Second, the military pressure must continue. Garamba Park may sound like a destination for adventure tourism. It is actually a haven for some of the worst killers on Earth -- first the Hutu authors of the Rwandan genocide and now the LRA. LRA forces are planting crops and digging for resources. There are rumors that they may be rearming, with supplies coming by air from Eritrea or their traditional allies in Khartoum. And the more secure and confident the LRA becomes, the less likely it is to disband.
The United Nations has more than 18,000 peacekeepers in Congo, with a mandate to oppose destabilizing forces. They should act aggressively to prevent the LRA from putting down roots in Garamba Park. And the United States should support them by sharing intelligence, perhaps providing radar to track suspicious flights into the region and paying what we owe for U.N. peacekeeping.

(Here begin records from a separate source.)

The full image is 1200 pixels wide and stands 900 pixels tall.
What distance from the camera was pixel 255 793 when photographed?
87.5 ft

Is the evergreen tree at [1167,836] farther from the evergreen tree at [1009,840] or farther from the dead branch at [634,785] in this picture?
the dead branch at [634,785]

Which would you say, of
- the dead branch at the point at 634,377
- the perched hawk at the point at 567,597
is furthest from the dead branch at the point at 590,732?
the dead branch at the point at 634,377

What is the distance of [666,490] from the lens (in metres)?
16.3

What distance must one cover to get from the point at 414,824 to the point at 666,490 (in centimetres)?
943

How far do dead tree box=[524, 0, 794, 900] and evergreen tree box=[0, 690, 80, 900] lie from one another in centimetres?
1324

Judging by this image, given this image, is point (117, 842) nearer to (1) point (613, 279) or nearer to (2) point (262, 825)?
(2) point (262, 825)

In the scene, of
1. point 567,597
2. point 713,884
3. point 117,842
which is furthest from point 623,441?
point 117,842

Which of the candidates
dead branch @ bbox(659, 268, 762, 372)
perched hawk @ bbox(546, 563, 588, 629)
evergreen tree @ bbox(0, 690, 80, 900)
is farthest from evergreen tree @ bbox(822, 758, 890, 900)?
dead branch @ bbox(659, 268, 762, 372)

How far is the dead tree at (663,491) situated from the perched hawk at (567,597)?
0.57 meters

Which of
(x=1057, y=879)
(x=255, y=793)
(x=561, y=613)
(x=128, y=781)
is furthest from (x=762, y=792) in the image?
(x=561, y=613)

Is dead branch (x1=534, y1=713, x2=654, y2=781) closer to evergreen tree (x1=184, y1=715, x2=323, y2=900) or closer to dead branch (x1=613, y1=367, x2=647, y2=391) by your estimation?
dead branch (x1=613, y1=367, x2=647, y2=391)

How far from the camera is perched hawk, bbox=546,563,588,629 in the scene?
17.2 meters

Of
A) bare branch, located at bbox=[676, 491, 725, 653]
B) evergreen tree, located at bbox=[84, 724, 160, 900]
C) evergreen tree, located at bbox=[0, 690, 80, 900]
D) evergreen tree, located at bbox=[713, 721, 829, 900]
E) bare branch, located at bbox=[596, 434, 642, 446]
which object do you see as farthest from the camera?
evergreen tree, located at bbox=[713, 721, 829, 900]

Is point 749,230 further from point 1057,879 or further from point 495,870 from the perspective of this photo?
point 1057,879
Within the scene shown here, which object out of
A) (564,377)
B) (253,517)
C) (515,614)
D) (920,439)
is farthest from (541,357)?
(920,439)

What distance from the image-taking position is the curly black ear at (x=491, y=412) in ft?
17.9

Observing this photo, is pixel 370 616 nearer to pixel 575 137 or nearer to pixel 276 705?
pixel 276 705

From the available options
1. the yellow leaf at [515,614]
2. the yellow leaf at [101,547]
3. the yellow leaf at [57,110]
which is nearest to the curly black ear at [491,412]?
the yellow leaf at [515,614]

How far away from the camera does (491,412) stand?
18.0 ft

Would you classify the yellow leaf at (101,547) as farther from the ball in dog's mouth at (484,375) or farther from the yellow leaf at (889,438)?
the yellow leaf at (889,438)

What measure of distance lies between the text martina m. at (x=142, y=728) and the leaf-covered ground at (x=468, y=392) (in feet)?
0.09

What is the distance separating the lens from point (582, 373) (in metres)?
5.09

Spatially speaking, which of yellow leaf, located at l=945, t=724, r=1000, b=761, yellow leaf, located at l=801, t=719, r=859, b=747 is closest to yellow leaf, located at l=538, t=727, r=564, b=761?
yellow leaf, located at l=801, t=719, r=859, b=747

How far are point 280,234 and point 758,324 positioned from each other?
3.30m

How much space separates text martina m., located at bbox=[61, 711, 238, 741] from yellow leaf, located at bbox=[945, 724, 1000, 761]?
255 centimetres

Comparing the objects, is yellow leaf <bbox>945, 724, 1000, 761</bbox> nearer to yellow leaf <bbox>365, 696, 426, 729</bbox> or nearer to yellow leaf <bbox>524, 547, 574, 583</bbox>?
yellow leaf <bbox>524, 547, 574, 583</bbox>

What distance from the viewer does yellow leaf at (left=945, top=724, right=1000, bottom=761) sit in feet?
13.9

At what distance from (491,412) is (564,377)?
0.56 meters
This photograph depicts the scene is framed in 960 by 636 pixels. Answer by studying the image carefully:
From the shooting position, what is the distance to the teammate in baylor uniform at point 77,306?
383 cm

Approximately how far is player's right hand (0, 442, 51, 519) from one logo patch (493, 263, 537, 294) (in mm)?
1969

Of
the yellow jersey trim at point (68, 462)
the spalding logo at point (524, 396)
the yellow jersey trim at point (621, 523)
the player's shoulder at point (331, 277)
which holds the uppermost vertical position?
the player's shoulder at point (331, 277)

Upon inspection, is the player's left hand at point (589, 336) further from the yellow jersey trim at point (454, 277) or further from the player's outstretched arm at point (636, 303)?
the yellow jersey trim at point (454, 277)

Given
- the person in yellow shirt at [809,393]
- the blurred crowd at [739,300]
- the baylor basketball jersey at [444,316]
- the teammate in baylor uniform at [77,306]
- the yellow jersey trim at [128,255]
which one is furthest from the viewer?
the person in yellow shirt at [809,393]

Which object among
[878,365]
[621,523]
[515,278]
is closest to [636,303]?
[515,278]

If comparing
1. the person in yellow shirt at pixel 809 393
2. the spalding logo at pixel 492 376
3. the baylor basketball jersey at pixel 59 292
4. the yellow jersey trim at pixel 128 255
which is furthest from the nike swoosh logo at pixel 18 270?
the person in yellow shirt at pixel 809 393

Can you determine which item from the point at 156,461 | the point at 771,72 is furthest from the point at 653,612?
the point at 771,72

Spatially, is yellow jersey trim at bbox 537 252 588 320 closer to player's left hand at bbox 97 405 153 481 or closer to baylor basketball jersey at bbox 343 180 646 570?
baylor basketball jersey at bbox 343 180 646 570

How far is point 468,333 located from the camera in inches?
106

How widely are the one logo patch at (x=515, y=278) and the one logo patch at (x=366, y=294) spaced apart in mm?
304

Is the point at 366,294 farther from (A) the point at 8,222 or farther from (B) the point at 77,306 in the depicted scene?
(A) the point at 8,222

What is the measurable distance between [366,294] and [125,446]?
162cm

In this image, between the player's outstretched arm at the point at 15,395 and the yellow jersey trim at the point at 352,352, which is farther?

The final obstacle to a peace treaty is likely to be the treatment of Kony himself, who fears the justice he deserves. Kony is under indictment by the International Criminal Court, and he particularly dreads judgment in The Hague. Securing his surrender may involve a Ugandan promise of house arrest or exile to a country not party to the ICC -- the traditional tyrant's bribe.
Like Idi Amin in his Saudi exile, Kony may live for many years and die in comfort. This would not be justice. But many of his victims seem to prefer peace to a grand reckoning. And at least Kony's immense darkness would finally be confined to his own heart.